Ticket 6514

Summary: DBD_JOB_COMPLETE: cluster not registered
Product: Slurm Reporter: Ole.H.Nielsen <Ole.H.Nielsen>
Component: slurmdbdAssignee: Director of Support <support>
Status: RESOLVED INFOGIVEN QA Contact:
Severity: 4 - Minor Issue    
Priority: ---    
Version: 17.11.13   
Hardware: Linux   
OS: Linux   
Site: DTU Physics Alineos Sites: ---
Atos/Eviden Sites: --- Confidential Site: ---
Coreweave sites: --- Cray Sites: ---
DS9 clusters: --- HPCnow Sites: ---
HPE Sites: --- IBM Sites: ---
NOAA SIte: --- OCF Sites: ---
Recursion Pharma Sites: --- SFW Sites: ---
SNIC sites: --- Linux Distro: ---
Machine Name: CLE Version:
Version Fixed: Target Release: ---
DevPrio: --- Emory-Cloud Sites: ---

Description Ole.H.Nielsen@fysik.dtu.dk 2019-02-13 13:51:41 MST
We're getting these warnings in slurmdbd.log:

[2019-02-11T09:30:53.550] slurmdbd version 17.11.13 started
[2019-02-11T09:30:54.914] DBD_JOB_COMPLETE: cluster not registered
[2019-02-13T14:40:54.093] error: Problem getting jobs for cluster
[2019-02-13T14:40:55.213] DBD_JOB_COMPLETE: cluster not registered

This is similar to bug 1050 and bug 5761 except that our configuration appears to be correct and consistent:

$ sacctmgr list cluster
   Cluster     ControlHost  ControlPort   RPC     Share GrpJobs       GrpTRES GrpSubmit MaxJobs       MaxTRES MaxSubmit     MaxWall                  QOS   Def QOS
---------- --------------- ------------ ----- --------- ------- ------------- --------- ------- ------------- --------- ----------- -------------------- ---------
  niflheim    10.2.128.110         6817  8192         1                                                                                           normal

$ scontrol show config | grep ClusterName
ClusterName             = niflheim

How may the above warning (error?) come about in this case?  Is there some stale data in the database which triggers the message?

Thanks,
Ole
Comment 1 Michael Hinton 2019-02-19 09:11:22 MST
Hi Ole,

As you've found, I saw this behavior in bug 5761, though I'm not exactly sure what is causing it. I don't believe it's a serious problem, but I'll need to dive deeper.

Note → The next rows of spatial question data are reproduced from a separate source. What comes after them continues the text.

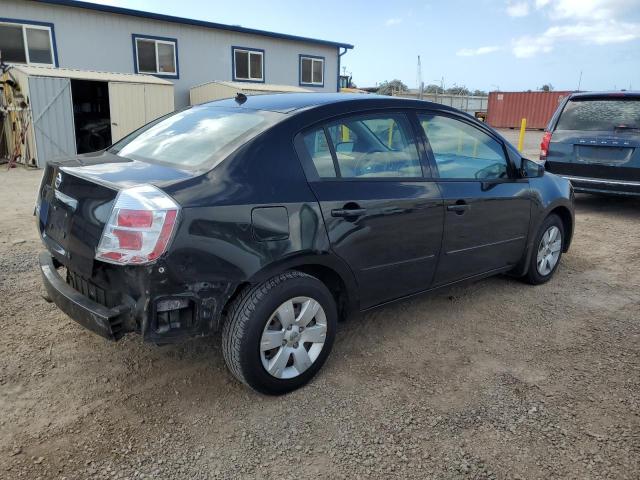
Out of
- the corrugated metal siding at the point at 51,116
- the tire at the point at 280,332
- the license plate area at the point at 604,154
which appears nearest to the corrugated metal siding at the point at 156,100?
the corrugated metal siding at the point at 51,116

How often are you seeing these errors, and do you know how to reliably reproduce it?

Thanks!
Michael
Comment 2 Ole.H.Nielsen@fysik.dtu.dk 2019-02-19 11:31:51 MST
(In reply to Michael Hinton from comment #1)
> As you've found, I saw this behavior in bug 5761, though I'm not exactly
> sure what is causing it. I don't believe it's a serious problem, but I'll
> need to dive deeper.
> 
> How often are you seeing these errors, and do you know how to reliably
> reproduce it?

The error message occurs frequently:

$ grep registered /var/log/slurm/slurmdbd.log | tail
[2018-12-11T15:14:21.839] DBD_JOB_COMPLETE: cluster not registered
[2019-01-02T09:16:05.905] DBD_JOB_COMPLETE: cluster not registered
[2019-01-03T08:42:50.165] DBD_JOB_COMPLETE: cluster not registered
[2019-01-16T16:37:52.204] DBD_JOB_COMPLETE: cluster not registered
[2019-01-27T09:36:49.378] DBD_JOB_COMPLETE: cluster not registered
[2019-02-11T09:22:44.341] DBD_JOB_COMPLETE: cluster not registered
[2019-02-11T09:30:54.914] DBD_JOB_COMPLETE: cluster not registered
[2019-02-13T14:40:55.213] DBD_JOB_COMPLETE: cluster not registered
[2019-02-18T08:54:16.075] DBD_JOB_COMPLETE: cluster not registered
[2019-02-18T09:02:12.743] DBD_JOB_COMPLETE: cluster not registered

It seems to occur simultaneously with restarts of slurmctld:

$ zcat /var/log/slurm/slurmctld.log-20190217.gz |  grep 'started on cluster'
[2019-02-11T09:22:43.442] slurmctld version 17.11.13 started on cluster niflheim
[2019-02-11T09:30:53.585] slurmctld version 17.11.13 started on cluster niflheim
[2019-02-13T14:40:54.207] slurmctld version 17.11.13 started on cluster niflheim

$  grep 'started on cluster' /var/log/slurm/slurmctld.log*
/var/log/slurm/slurmctld.log:[2019-02-18T08:54:15.229] slurmctld version 17.11.13 started on cluster niflheim
/var/log/slurm/slurmctld.log:[2019-02-18T09:02:11.900] slurmctld version 17.11.13 started on cluster niflheim
Comment 3 Michael Hinton 2019-02-19 11:43:28 MST
Thanks, that's really helpful. I'll see what I can do to reproduce the issue.

Is it just DBD_JOB_COMPLETE, or do you also see it with DBD_JOB_START, like in bug 5761? What happens when you grep for "cluster not registered"?
Comment 4 Ole.H.Nielsen@fysik.dtu.dk 2019-02-19 11:47:22 MST
(In reply to Michael Hinton from comment #3)
> Thanks, that's really helpful. I'll see what I can do to reproduce the issue.
> 
> Is it just DBD_JOB_COMPLETE, or do you also see it with DBD_JOB_START, like
> in bug 5761? What happens when you grep for "cluster not registered"?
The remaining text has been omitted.